Born James Christian Kimmel, November 13, 1967, in New York, NY; married Gina Maddy, June 25, 1988 (divorced, June 16, 2003); married Molly McNearney, July 13, 2013; children: Katie and Kevin (with Maddy); Jane and William (with McNearney). Education: Attended the University of Nevada--Las Vegas and Arizona State University.
Began career in radio, working at such stations as KCMJ-FM, Palm Springs, CA, and KROQ-FM, Los Angeles, CA; cofounder, Jackhole Industries (a production company), CA. Television appearances include: Win Ben Stein's Money, 1997-2000, 2002; The Man Show, 1999-2003; FOX NFL Sunday, c. late 1990s-2003; Donner (movie), 2001; American Music Awards, 2003-08; Crank Yankers, 2002-07; Jimmy Kimmel Live!, 2003-; Robot Chicken, 2006; Drawn Together, 2006; The Sarah Silverman Program, 2007; Glenn Martin DDS, 2010; Hot in Cleveland, 2011; The Soup, 2011; The 64th Primetime Emmy Awards (host), 2012; Scandal, 2012-2016; The Middle, 2014; The Comedians, 2015; The Grinder, 2016; The Real O'Neals, 2016; Trailer Park Boys, 2016; Pitch, 2016; The 68th Primetime Emmy Awards (host), 2016; Curb Your Enthusiasm, 2017; The Oscars (host), 2017, 2018. Writer, including: The Man Show, 1999-2003; Crank Yankers, 2002-2007; The 44th Annual Grammy Awards, 2002; Windy City Heat (television movie), 2003; The Andy Milonakis Show, 2005-2007; Jimmy Kimmel Live!, 2003-; The 64th Primetime Emmy Awards, 2012; The 68th Primetime Emmy Awards, 2016. Executive producer for television including: Crank Yankers, 2002-07; Windy City Heat (movie), 2003; Gerhard Reinke's Wanderlust, 2003; Jimmy Kimmel Live!, 2003-; The Adam Carolla Project, 2005; The Andy Milonakis Show, 2005-07; Big Night of Stars (special), 2008; Ace in the Hole (television movie), 2009; Alligator Boots (television movie), 2009; Sports Show with Norm Macdonald, 2011; Cousin Sal's Sure Thing, 2016; Big Fan, 2017. Film appearances include: Down to You, 2000; Road Trip, 2000; Like, Mike, 2002; Garfield, 2004; Danny Roane: First Time Director, 2006; Hellboy II: The Golden Army, 2008; Project X, 2012; The Smurfs 2, 2013; Pitch Perfect 2, 2015; Ted 2, 2015; The Heyday of the Insensitive Bastards, 2015; The Boss Baby (voice), 2017; Sandy Wexler, 2017; Brad's Status, 2017.
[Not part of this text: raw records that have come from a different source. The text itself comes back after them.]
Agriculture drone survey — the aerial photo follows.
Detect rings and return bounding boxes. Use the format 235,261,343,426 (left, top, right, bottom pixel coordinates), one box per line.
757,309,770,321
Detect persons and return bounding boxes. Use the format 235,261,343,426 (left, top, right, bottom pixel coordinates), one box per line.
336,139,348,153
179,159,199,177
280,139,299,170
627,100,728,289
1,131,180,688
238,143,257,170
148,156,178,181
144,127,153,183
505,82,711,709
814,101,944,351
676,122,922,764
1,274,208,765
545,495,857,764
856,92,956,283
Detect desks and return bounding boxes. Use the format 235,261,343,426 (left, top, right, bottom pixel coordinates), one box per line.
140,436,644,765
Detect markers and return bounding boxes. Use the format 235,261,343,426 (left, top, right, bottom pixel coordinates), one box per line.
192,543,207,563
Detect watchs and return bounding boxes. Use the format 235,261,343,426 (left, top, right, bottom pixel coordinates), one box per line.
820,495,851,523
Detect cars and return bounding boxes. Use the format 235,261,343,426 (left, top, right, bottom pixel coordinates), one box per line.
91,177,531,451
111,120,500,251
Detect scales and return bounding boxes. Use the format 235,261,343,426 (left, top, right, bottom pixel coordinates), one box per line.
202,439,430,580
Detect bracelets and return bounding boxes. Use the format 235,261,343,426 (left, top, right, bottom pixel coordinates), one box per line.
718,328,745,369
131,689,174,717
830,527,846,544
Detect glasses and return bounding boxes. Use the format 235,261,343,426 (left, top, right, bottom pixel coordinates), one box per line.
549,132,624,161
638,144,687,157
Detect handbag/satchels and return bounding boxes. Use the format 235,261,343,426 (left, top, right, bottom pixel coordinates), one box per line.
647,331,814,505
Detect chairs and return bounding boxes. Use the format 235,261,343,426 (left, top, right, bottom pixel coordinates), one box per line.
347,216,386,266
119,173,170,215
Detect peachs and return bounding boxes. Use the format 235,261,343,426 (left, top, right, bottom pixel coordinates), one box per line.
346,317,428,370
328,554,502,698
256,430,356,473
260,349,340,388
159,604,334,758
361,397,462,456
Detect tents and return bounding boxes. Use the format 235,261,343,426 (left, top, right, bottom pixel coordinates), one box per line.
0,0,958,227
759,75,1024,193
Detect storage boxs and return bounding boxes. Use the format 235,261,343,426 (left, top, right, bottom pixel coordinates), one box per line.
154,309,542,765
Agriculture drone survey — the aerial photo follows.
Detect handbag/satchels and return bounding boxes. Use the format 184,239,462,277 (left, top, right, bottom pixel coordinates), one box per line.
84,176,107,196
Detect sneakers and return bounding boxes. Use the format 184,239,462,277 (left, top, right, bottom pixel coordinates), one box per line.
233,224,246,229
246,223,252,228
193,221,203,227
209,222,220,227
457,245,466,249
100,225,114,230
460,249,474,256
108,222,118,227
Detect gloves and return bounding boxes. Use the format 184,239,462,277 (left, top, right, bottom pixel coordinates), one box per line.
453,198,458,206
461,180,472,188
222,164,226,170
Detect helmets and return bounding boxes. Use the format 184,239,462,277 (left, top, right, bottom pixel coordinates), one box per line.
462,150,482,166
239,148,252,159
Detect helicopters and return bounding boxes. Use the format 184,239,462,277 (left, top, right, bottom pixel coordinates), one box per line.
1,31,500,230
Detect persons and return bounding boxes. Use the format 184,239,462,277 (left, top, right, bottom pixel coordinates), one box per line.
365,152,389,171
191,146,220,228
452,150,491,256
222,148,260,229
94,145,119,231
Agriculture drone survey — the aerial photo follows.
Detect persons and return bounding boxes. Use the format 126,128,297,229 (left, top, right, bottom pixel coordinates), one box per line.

Won (shared) Daytime Emmy Award for outstanding game show host for Win Ben Stein's Money, 1999; (shared) Writers Guild of America Award for Comedy/Variety (Music, Awards, Tributes)-Specials for Jimmy Kimmel Live!: After the Academy Awards, 2012; received star on the Hollywood Walk of Fame, 2013; (shared) Writers Guild of America Award for Comedy/Variety (Music, Awards, Tributes)-Specials for Jimmy Kimmel Live!, 2016.